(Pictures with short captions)
★ ★ ★ ★ ★
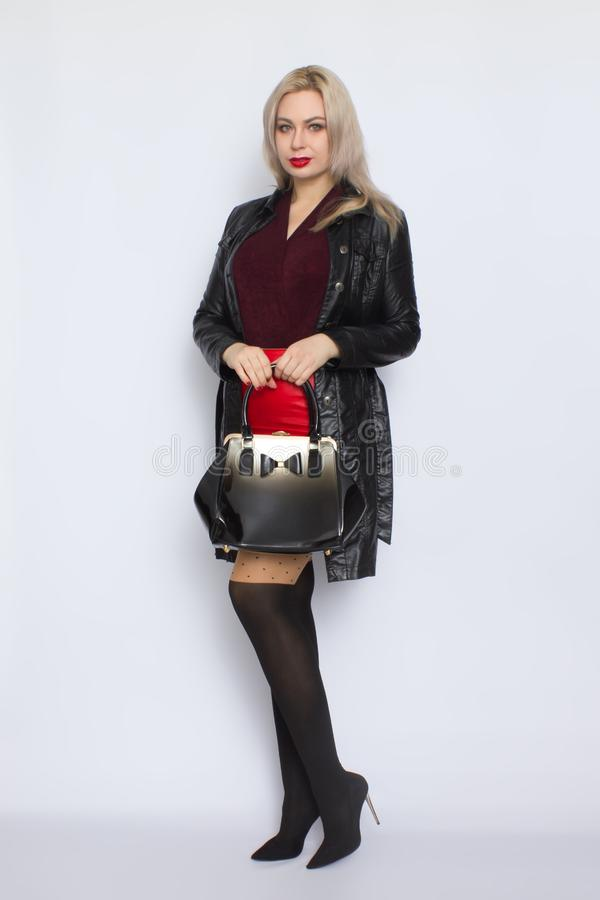 Full length blond holding bag in her hands royalty free stock images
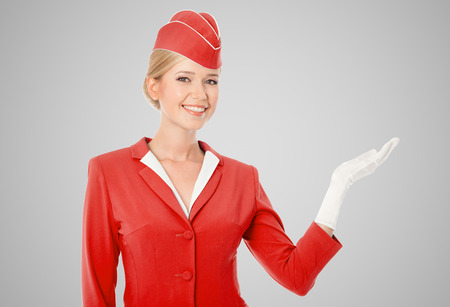 flight crew: Charming Stewardess Dressed In Red Uniform Holding In Hand On Gray Background.
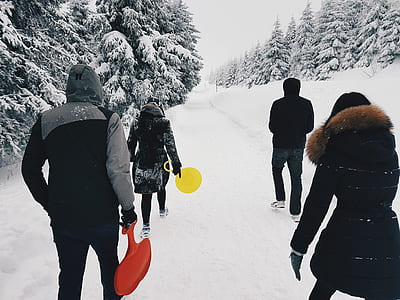 Four People Crossing the Road during Winter Season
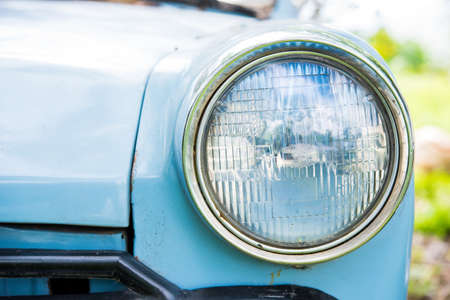 headlights: Old car with close-up on headlights Stock Photo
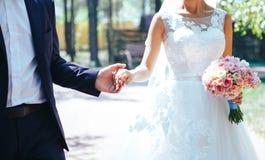 Noivo e noiva elegantes com o ramalhete do casamento que guarda as mãos Pares do casamento fotografia de stock royalty free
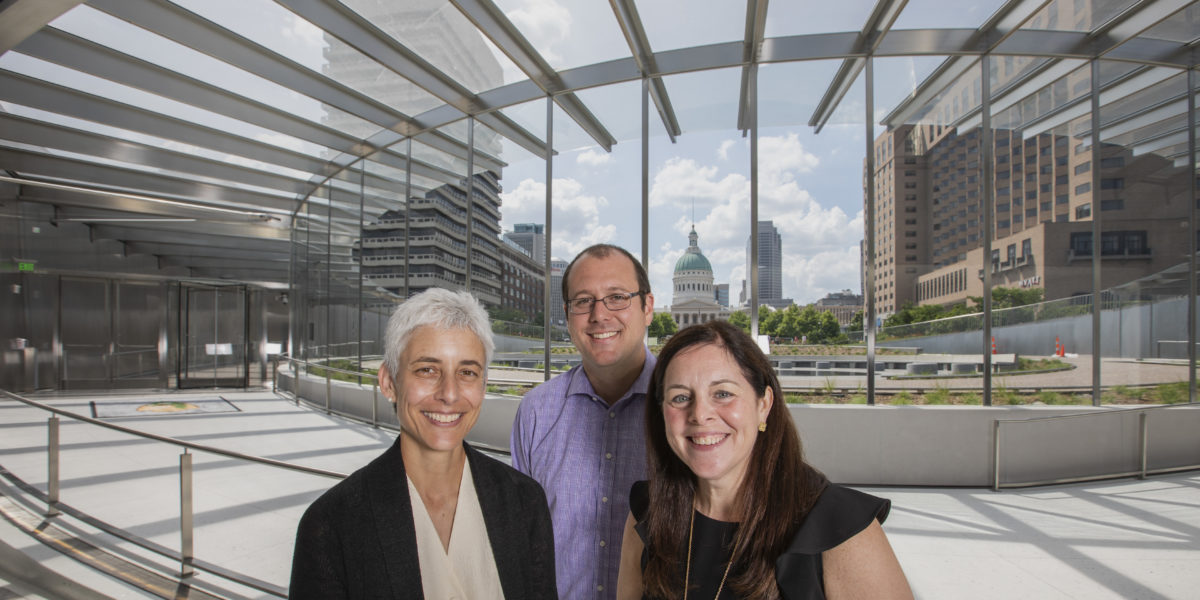 Three alumni — (from left) Anna Leavey, Eric Moraczeswski and Sarah Melinger — work for the Gateway Arch Park Foundation, which joined public and private organizations in a multi-year effort to refurbish the museum and grounds connected to the Gateway Arch. (Joe Angeles/Washington University)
★ ★ ★ ★ ★
**What needs to be done**:
Every record above must be given again exactly; drop the pictures.

**Output for this task**:
 Full length blond holding bag in her hands royalty free stock images
 flight crew: Charming Stewardess Dressed In Red Uniform Holding In Hand On Gray Background.
 Four People Crossing the Road during Winter Season
 headlights: Old car with close-up on headlights Stock Photo
 Noivo e noiva elegantes com o ramalhete do casamento que guarda as mãos Pares do casamento fotografia de stock royalty free
 Three alumni — (from left) Anna Leavey, Eric Moraczeswski and Sarah Melinger — work for the Gateway Arch Park Foundation, which joined public and private organizations in a multi-year effort to refurbish the museum and grounds connected to the Gateway Arch. (Joe Angeles/Washington University)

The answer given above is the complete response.